Page:
================
So if i know all the same stuff but don't go through the "training" I am SOL?


----------



## Wiresmith (Feb 9, 2013)

in my experience organized guys fate is completely up to them. if you show up everyday on time wanting to do your job you could be superintendent in no-time. if you show up most days with only your hands out for a paycheck your likely to get two and a pink slip. the only time i see organized guys disrespected is by slugs in the break room when the guy isn't there or not because they are organized but because they are bums.


----------



## Wiresmith (Feb 9, 2013)

they teach you how to work for bums in the apprenticeship, i didn't mean they teach a lot in the apprenticeship. actually the opposite. i meant that you should study electrical work above and beyond what the apprenticeship teaches and that if you want what they teach you can buy it elsewhere, you have to buy it when you go through the apprenticeship anyways.


----------



## HackWork (Oct 2, 2009)

Im glad the anti-union rhetoric showed up.


----------



## HackWork (Oct 2, 2009)

hd13 said:


> do you know people in the local you are talking to? one more year working non-union you can walk in as a journeyman when the local has work.


This is far from the truth.

Most IBEW locals would see 4 years non-union experience as nothing and make you join as a 1st year, maybe 2nd. The NJACT apprenticeship is 5 years so why would they let someone with less time join as a journeyman??


----------



## Wiresmith (Feb 9, 2013)

HackWork said:


> This is far from the truth.
> 
> Most IBEW locals would see 4 years non-union experience as nothing and make you join as a 1st year, maybe 2nd. The NJACT apprenticeship is 5 years so why would they let someone with less time join as a journeyman??


the locals around me do, including mine. 8,000 hrs and you can test and organize in


----------



## Wiresmith (Feb 9, 2013)

i'm pro IBEW, just telling it how i see it though.


----------



## mpcxl (Dec 9, 2015)

HackWork said:


> hd13 said:
> 
> 
> > do you know people in the local you are talking to? one more year working non-union you can walk in as a journeyman when the local has work.
> ...


How is this possible? How can you put someone with four years experience in the same boat as a first year?


----------



## splatz (May 23, 2015)

mpcxl said:


> So if i know all the same stuff but don't go through the "training" I am SOL?
================
Data provided:
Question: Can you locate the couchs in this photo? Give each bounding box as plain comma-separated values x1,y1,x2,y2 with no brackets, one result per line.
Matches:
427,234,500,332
================
Written problem: Continue the forum thread about joining an IBEW local, starting right after the last post shown. The data is separate from the forum thread about joining an IBEW local.

The reply:
No, just saying that you kind of might not get treated as a full member, on the job, and maybe at the hall. In a locale where there's not enough work to go around all the time, you might get less work than others. 

So stepping back a bit for a couple years now to do it by the numbers might pay off over the next 25.


----------



## HackWork (Oct 2, 2009)

mpcxl said:


> How is this possible? How can you put someone with four years experience in the same boat as a first year?


Because your experience could be installing outlets. Because you don't have the classroom time. Because getting in a good local shouldn't be easy.


----------



## HackWork (Oct 2, 2009)

hd13 said:


> the locals around me do, including mine. 8,000 hrs and you can test and organize in


You are missing the giant point. Your local is such a craphole that they let non-union guys without apprenticeships in after only 4 years of work while they make the guys that they train themselves go thru 5 years. That's how weak their own apprenticeship is.

In any decent local around the country you would need significantly more time working non-union. For example, a guy with 8 years experience non-union might be able to get into the local at 4th year apprentice level. 

Of course, he would make more money, get better benefits, and a better retirement package as a 4th year apprentice than he was getting topped out in the non-union sector.


----------



## Wiresmith (Feb 9, 2013)

HackWork said:


> You are missing the giant point. Your local is such a craphole that they let non-union guys without apprenticeships in after only 4 years of work while they make the guys that they train themselves go thru 5 years. That's how weak their own apprenticeship is.
> 
> .


might be the case


----------



## Wiresmith (Feb 9, 2013)

hackwork, do you know what your local's requirements are for organizing in though. besides being a superstar. some more information that may make my local and surrounding different as well is we often have clear books and open calls. i will have to look into it more but i thought the requirement's i cited were mandated by the international and if someone has 8,000 hrs, passed a code test and a simple hands on test(from the international) we had to let them in.


----------



## HackWork (Oct 2, 2009)

hd13 said:


> hackwork, do you know what your local's requirements are for organizing in though. besides being a superstar. some more information that may make my local different as well is we often have clear books.


To be organized into my local you have to be working for a company that has been organized. It's very rare for someone to get in any other way other than applying for apprenticeship.

The last company that I know of that got organized had all of their men start as 1st year apprentices. They didn't care because the pay was only a few bucks less than they were making as J-men, but better benefits. And the pay jumps up significantly every year.


----------



## mpcxl (Dec 9, 2015)

Hackwork and hd. Please state your local so I can get a better idea what area y'all work in.


----------



## Wiresmith (Feb 9, 2013)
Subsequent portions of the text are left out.